Chicago’s Rush University Medical Center is recruiting patients with advanced renal cell carcinoma for a Phase 2 trial to evaluate whether Opdivo (nivolumab) combined with other investigational immunotherapy drugs is more effective than the currently used Opdivo-Yervoy (ipilimimab) combo therapy.
The study is expected to enroll about 650 adults whose renal cell carcinoma has spread, with at least one detected metastasis.
“Ten years ago, patients with advanced kidney cancer had few options and little hope, Dr. Timothy Kuzel, Rush’s chief of hematology, oncology and cell therapy and the clinical trial’s principal investigator, said in a press release. “But just in the last few years, new drug combinations have resulted in long-lasting remission for many, but more investigations need to be done to help those kidney cancer patients who have not yet benefitted.”
Opdivo and Yervoy — both manufactured by Bristol Myers Squibb — are monoclonal antibodies designed to boost the ability of immune cells to detect and destroy cancer cells. Combining these two checkpoint inhibitors is now potentially the most effective treatment option, with proven increases in survival rates and quality of life. Yet only a few respond to treatment.
“Nivolumab [Opdivo] removes the brakes that cancer cells have put on the immune system, while ipilimumab [Yervoy] steps on the gas and accelerates the production of T cells,” Kuzel said. “But we know this combination doesn’t work for everyone and that there are several other potential targets that activate the immune system’s tumor-fighting capabilities. Thus we’re excited about the new study to learn whether a series of novel immunotherapy combinations — immunotherapy cocktails — can be integrated into kidney cancer treatments.”
Rush will conduct the nationwide, multicenter FRACTION-RCC study (NCT02996110) to find ways to boost the number of patients responding to the emergent immunotherapies. In particular, FRACTION-RCC will assess if combining Opdivo with a Lag-3 inhibitor — another immune checkpoint inhibitor — is better than the Opdivo-Yervoy combo.
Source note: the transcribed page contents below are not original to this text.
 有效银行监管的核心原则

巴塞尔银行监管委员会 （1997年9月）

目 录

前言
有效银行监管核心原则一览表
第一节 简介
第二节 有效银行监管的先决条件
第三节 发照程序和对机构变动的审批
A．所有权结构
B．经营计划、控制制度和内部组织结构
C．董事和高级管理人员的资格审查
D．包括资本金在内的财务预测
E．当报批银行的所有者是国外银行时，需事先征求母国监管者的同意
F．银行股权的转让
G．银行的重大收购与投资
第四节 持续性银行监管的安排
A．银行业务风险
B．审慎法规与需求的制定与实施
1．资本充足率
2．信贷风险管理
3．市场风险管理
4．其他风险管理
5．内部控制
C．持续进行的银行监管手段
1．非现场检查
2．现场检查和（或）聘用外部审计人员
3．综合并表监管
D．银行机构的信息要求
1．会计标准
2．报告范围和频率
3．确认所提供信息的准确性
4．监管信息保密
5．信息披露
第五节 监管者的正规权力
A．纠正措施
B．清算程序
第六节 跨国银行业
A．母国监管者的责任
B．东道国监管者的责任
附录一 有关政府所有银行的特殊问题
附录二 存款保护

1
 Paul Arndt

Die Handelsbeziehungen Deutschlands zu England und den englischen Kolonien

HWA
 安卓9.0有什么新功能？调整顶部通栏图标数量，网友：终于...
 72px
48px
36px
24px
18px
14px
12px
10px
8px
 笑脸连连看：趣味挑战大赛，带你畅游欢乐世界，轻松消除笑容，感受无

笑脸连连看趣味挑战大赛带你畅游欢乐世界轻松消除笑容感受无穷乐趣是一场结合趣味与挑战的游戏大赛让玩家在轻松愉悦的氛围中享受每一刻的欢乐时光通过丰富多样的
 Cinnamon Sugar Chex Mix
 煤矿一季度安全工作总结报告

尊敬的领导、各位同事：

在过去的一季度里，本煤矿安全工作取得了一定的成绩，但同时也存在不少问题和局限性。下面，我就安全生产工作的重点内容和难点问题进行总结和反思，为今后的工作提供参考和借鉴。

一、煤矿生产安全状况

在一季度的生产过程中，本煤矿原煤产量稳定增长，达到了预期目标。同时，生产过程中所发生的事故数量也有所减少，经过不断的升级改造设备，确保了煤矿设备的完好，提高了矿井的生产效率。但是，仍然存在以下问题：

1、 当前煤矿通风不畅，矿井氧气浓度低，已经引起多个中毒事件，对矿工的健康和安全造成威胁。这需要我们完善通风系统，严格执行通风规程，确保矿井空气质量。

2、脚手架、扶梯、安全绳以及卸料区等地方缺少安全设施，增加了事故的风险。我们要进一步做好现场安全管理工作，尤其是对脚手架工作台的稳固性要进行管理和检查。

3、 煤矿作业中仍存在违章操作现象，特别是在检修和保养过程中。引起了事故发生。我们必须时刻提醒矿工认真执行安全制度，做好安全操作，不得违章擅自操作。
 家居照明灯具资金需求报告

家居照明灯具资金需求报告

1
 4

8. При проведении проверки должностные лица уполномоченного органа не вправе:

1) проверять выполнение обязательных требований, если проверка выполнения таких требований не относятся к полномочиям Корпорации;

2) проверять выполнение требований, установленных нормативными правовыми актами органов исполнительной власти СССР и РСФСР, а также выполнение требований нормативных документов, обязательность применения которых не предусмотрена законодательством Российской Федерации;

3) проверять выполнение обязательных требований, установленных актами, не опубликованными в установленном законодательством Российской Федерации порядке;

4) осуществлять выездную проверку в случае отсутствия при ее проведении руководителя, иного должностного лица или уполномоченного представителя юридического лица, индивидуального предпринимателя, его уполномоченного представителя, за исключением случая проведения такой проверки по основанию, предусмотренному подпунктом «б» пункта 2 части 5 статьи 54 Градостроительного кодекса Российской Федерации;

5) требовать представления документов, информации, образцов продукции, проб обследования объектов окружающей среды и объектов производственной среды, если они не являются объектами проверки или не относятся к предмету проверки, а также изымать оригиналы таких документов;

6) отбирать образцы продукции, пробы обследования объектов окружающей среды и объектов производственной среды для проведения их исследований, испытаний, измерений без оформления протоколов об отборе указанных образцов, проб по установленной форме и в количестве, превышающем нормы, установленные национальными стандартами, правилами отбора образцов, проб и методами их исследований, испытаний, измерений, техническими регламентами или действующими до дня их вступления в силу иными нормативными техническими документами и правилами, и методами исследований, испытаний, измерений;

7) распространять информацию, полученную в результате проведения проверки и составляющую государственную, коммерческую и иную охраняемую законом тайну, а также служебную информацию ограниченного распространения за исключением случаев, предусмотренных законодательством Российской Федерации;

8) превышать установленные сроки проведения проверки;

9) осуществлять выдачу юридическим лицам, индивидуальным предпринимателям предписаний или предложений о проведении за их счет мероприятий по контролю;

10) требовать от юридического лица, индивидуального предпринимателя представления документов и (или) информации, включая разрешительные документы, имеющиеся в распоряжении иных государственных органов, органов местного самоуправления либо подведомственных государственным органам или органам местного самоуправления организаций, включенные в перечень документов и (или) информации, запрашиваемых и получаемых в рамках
The study’s primary goals include objective response rate, duration of response and progression-free survival. Secondary endpoints are safety and tolerability. This clinical trial may also provide new prognostic tools, such as immune system biomarkers, that can help oncologists predicting patients responses to therapies, allowing a more suitable and individualized anti-cancer approach.
“Most cancer biomarkers, such as specific genetic mutations or proteins, are binary — they are either present or not,” said Kuzel. “But as we better measure and understand the intricate ways in which our immune system and cancer cells do battle, the quicker we can develop new ways for more people to activate their immune systems to win that battle.”